Cricket: a sober, civilised sporting pursuit played by gentlemen on sunny summer afternoons on impeccably groomed village pitches within sight of church spires, while snooty blazered chaps wearing straw boaters show their appreciation for the satisfying thwack of leather on willow with a smattering of polite applause in between plucking perfectly triangular cucumber sandwiches from wicker hampers.

All a myth, or at least exclusively southern (an adjective loaded with pejorative meaning), according to Harry Pearson, who in Slipless In Settle sets off in search of the real authentic spirit of the sport in the northen leagues. What he finds is cricket red in tooth and claw - or, as he puts it, "cricket with the crusts still on" - featuring a colourful cast of gritty, occasionally intimidating characters who work hard and play harder, and grounds in grim towns where visiting teams and umpires are almost guaranteed a barracking by a puce-faced loon clutching a can of lager.

Over the course of the book Pearson draws a sharp distinction between the game in the north and south. In the north it's a tough non-fairweather game for tough men, watched by hardy, witty, stoical crowds who value grit, aggression, dogged determination and will to win above grace, artistry and strokeplay (Geoffrey Boycott above David Gower, essentially).

Pearson's style will be familiar to any readers of The Far Corner, his superb tome about a season in the life of north-east football. The chapters nominally focus on particular fixtures, but are prefaced with descriptions of his journey to the grounds and their environs, and stuffed with potted histories of the teams involved and their star performers' most impressive feats. Pearson spends much of his time caricaturing his fellow spectators with reference to acutely drawn stereotypes, critically assessing of the quality of the various food and drink on offer (surely his waistline must have expanded, such is the quantity of teacakes, pies and pastries he seems to have consumed), and relaying anecdotes from his own cricketing experience. Wicketkeeper Demon Bob, for instance, "had guts that hissed and gurgled like a Gaggia coffee machine": "He was given to such savage and unholy eruptions that at one point a visiting umpire threatened to call a priest and have him exorcised." The actual live action he's paid to see is almost incidental, and indeed in several cases the games are called off without a ball being bowled.

Pearson certainly isn't a line-and-length sort of author, then; on the contrary, he delivers a bewildering array of googlies, full tosses, bouncers and flippers with only the odd wide or no ball, and his knack for a memorable simile is much in evidence: mentioning the time he saw camcorder footage of his own bowling action, Pearson describes himself as looking "like a squid fired from a catapult".

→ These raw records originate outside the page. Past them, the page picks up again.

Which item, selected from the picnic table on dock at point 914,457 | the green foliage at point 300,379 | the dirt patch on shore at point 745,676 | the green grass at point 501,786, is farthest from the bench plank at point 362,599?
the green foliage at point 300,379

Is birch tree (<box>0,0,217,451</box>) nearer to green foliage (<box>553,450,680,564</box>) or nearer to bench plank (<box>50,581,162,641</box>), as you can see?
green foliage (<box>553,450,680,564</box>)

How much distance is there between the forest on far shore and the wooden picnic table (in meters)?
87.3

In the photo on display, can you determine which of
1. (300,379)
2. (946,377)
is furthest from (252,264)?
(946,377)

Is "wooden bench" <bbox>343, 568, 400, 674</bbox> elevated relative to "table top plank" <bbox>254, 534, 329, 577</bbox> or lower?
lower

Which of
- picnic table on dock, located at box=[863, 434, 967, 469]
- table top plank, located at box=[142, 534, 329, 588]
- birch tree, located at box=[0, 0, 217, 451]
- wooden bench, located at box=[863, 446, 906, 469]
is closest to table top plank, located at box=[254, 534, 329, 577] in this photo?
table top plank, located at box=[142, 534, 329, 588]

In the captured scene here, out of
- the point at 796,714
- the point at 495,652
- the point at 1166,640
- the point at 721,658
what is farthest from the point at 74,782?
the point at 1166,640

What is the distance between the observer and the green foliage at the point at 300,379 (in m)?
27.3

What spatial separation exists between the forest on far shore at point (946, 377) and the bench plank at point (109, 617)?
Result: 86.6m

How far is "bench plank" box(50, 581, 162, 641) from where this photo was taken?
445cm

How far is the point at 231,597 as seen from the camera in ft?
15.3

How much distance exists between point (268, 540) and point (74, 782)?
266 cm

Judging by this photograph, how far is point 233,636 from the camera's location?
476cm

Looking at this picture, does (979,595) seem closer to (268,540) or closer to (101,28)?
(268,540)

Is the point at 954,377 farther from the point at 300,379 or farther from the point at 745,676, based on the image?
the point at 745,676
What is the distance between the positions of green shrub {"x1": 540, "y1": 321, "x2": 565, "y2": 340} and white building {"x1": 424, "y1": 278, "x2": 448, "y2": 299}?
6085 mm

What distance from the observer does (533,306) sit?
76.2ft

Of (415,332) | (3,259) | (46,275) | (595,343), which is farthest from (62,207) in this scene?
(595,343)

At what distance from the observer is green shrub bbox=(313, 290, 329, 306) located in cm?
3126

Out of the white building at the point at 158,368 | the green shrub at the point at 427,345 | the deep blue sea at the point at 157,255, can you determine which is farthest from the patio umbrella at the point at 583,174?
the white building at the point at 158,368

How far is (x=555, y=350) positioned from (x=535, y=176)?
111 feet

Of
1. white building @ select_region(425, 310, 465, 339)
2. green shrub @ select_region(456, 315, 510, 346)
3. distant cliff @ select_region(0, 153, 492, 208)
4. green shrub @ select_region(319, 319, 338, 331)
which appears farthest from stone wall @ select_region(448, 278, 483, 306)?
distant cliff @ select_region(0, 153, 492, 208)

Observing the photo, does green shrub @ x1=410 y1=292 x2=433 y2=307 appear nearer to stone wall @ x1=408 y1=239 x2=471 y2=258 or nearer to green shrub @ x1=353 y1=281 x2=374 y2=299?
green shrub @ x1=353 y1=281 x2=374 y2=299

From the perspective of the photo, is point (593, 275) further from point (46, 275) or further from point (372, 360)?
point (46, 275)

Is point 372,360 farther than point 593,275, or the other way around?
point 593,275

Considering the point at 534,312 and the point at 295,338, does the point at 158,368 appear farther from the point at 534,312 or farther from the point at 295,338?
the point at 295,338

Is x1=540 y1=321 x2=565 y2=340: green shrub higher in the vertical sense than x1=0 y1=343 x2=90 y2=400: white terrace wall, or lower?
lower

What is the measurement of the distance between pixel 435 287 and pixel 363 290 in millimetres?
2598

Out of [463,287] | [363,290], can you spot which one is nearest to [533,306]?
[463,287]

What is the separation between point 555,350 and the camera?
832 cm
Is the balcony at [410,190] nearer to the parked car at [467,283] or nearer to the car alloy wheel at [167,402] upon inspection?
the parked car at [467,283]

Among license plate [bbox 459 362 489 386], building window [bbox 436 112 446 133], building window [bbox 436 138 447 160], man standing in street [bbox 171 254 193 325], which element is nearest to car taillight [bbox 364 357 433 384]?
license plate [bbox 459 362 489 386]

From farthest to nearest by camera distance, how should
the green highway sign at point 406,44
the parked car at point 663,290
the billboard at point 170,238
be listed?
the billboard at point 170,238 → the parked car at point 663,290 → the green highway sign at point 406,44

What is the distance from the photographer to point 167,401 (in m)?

With its often arcane and daft rules, eccentric players and supporters, and bizarrely misplaced faith in British summertime weather, cricket is ripe for a book in this vein: comical and gently mocking if nevertheless warmly affectionate. Buried beneath the jovial ramblings, though, there's a serious work of social history waiting to get out: a portrayal of the "coloured gentlemen" from the West Indies and Sri Lanka whom cricket brought to England and who integrated themselves (and were welcomed) into northern working communities in the pre- and post-war period. That it doesn't get out suggests that Pearson doesn't feel he's quite up to the job, and he's probably right - but that's not to say someone else couldn't take the subject matter and expand on it to good effect.

Given that Slipless In Settle is presented as something of an investigation or survey, it's a little disappointing that the findings are scant and shoehorned somewhat awkwardly at the end of the final chapter. Would a separate and more fully realised conclusion not have made more sense? Perhaps Pearson consciously avoided this - reading the book, you get the feeling that quality in the northern leagues has declined, with crowds dwindling in parallel. Acknowledging those facts would have resulted in an elegiac tone out of keeping with the book as a whole - so perhaps it's best left acknowledged only implicitly.